# Work request 1
In the interview on information design, which two companies does JG say designers depend on too much?
# Work request 2
Continue the interview on information design from its last line.

# Extract to read
========================
SB: It seems that we’re still experimenting, that we haven’t really made sense yet not only of what the information is telling us but we haven’t made sense of the deluge of information coming at us.

 

JG: Definitely. We are not able to handle it and I’m always struck that a lot of the visualizations that we see trying to make sense of it are so similar. A lot of things are based on similar sources so there are a lot of plain things that abstract or animate GPS data or photographs — in these areas visualizing data is very easy now because it’s almost automatic if it has a kind of geographic position. But then to make it into a story and make it into something that is more than an image means more than just a neat graphic translation or the visualization of it. You need to have some kind of clue. It’s just like if you were a scientist, you can go to a lab and do a test but you first need to have an idea of what you’re looking for before you can do the test successfully.

SB: In addition to rethinking the language of information design, you’ve also spoken about the need to rethink the tools designers use.

JG: A product is no longer the only outcome of a design process. For a long time now, we have seen the reader becoming the user, the consumer becoming more active in the process, and it may very well be time that the role of the designer changes also. We have to start earlier in the process, but we also have to stop earlier. We have to design the new tools for this — maybe that’s the logical next step in the computer revolution. In the same way that the computer changed the design profession by making former specialist jobs like typesetter or type designer more accessible to people without specialist knowledge — because they can control a computer, they can also create a book or build a typeface. With all this software, and with so much of it becoming open source, it’s ridiculous that we as designers are so dependent on certain companies for all the things that we do like Adobe or Apple. I think the next step will be that designers will start designing their own tools, not to help their designs but maybe these tools are products of a design process and that the user, the consumer, the reader will use them to filter or to visualize the information.

SB: If you consider the evolution of information vehicles, from the printing press to the Internet, a new tool could be the next information vehicle for understanding the waves of information coming at us.

JG: That could very well be. It could be that certain tools will become the new information carriers.

SB: Instead of more design for understanding, it may be about more tools for understanding.
========================
# Raw data
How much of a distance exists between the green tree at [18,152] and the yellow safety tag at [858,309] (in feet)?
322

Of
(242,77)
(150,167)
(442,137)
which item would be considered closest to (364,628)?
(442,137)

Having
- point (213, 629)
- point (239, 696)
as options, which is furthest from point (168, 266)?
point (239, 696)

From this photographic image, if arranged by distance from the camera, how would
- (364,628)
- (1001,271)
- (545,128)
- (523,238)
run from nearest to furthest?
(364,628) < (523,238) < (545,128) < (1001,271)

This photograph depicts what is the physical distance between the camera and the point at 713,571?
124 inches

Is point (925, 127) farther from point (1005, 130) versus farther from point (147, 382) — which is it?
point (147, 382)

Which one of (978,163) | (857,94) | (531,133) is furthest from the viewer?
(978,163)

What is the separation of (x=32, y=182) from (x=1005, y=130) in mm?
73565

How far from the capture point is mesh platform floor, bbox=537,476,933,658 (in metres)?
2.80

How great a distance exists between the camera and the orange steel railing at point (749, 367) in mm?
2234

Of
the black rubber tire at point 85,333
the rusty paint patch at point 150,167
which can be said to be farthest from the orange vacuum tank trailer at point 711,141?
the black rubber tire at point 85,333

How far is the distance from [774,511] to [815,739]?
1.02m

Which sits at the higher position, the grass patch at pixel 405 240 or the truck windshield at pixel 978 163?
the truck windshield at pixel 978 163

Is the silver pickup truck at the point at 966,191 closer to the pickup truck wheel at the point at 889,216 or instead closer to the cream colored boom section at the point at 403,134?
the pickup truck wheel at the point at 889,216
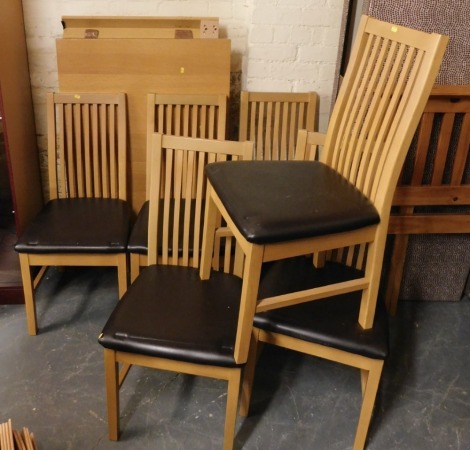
========================
# Task output 1
Adobe and Apple.

# Task output 2
JG: Yes. Because the information has become endless. It’s unfinished. It’s ungraspable. It’s infinite. That is what we are experiencing with the Internet, and the Internet of things that come next. On one hand, it will be tools, a kind of filter or glasses or other devices working in real-time to try and understand what is happening. On the other hand this will also inspire more objects or information carriers that are the opposite — that are finite. They’re graspable. They’re analog, like a book.

SB: Information has become a form of source material — in the same way that designers would work with certain materials as they became available throughout history, the available material now is information.

JG: When I started to become interested in information and designing information, the first Gulf War was going on. There were press conferences every night that showed photographs of pre-strike and post-strike air attacks. I was fascinated by the images used in these press conferences because they were black and white, satellite photographs, very neatly cropped around the specific bridge or building. On the left you would see the pre-strike bridge or building, and on the right you’d see the post-strike, after the air attack. Because it was black and white, because it was a top view, it was made very abstract so you didn’t feel that that bridge or that building contained human beings. I thought it was a very clever way of hiding information or filtering information in a specific way and then reducing it to make it into an operation. I realized that you can manipulate information in such a way that it becomes almost a method or a formula. It’s the only logical outcome. That, for me, started my awareness of how you can manipulate information to tell a story.